Bloodsworth was ultimately cleared with evidence gathered from a semen stain on the victim's panties.
"Thank God for DNA," said Sandra A. O'Connor, the prosecutor who asked police 18 months ago to enter the evidence into a state database to help investigators find the real killer.
On Friday, prosecutors charged Ruffner with murdering Dawn Venice Hamilton and said they will bring rape charges as well. Ruffner has been behind bars since 1984.
Ruffner, 45, does not yet have a lawyer on the murder charge, authorities said.
Prosecutors are certain this time they have the right man, said O'Connor, whose office wrongly convicted Bloodsworth twice.

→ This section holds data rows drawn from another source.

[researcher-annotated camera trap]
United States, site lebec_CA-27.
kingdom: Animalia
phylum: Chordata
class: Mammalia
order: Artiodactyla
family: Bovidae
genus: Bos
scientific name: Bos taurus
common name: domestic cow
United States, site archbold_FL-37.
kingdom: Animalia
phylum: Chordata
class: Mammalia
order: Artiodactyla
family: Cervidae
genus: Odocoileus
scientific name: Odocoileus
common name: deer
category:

When the little girl's body was discovered in the woods in Rosedale, Bloodsworth was 23, a newlywed just discharged from the Marines. An anonymous caller told police that Bloodsworth looked just like a police sketch of the man last seen with the girl.
Five eyewitnesses picked him out of a lineup.
"We did exactly what we should have done, given the evidence we had," O'Connor said of Bloodsworth's convictions. "A jury heard the evidence twice and twice convicted him. It was a strong case."
Bloodsworth remembers the day he was cleared and released from the Maryland state prison in Jessup. His fellow inmates, including Ruffner, were there when Bloodsworth got the news, he said.
Ruffner did not react, Bloodsworth recalled.
"I wonder what he's thinking now," said Bloodsworth, adding he now considers Ruffner a coward. "They got him. All his punishment's coming."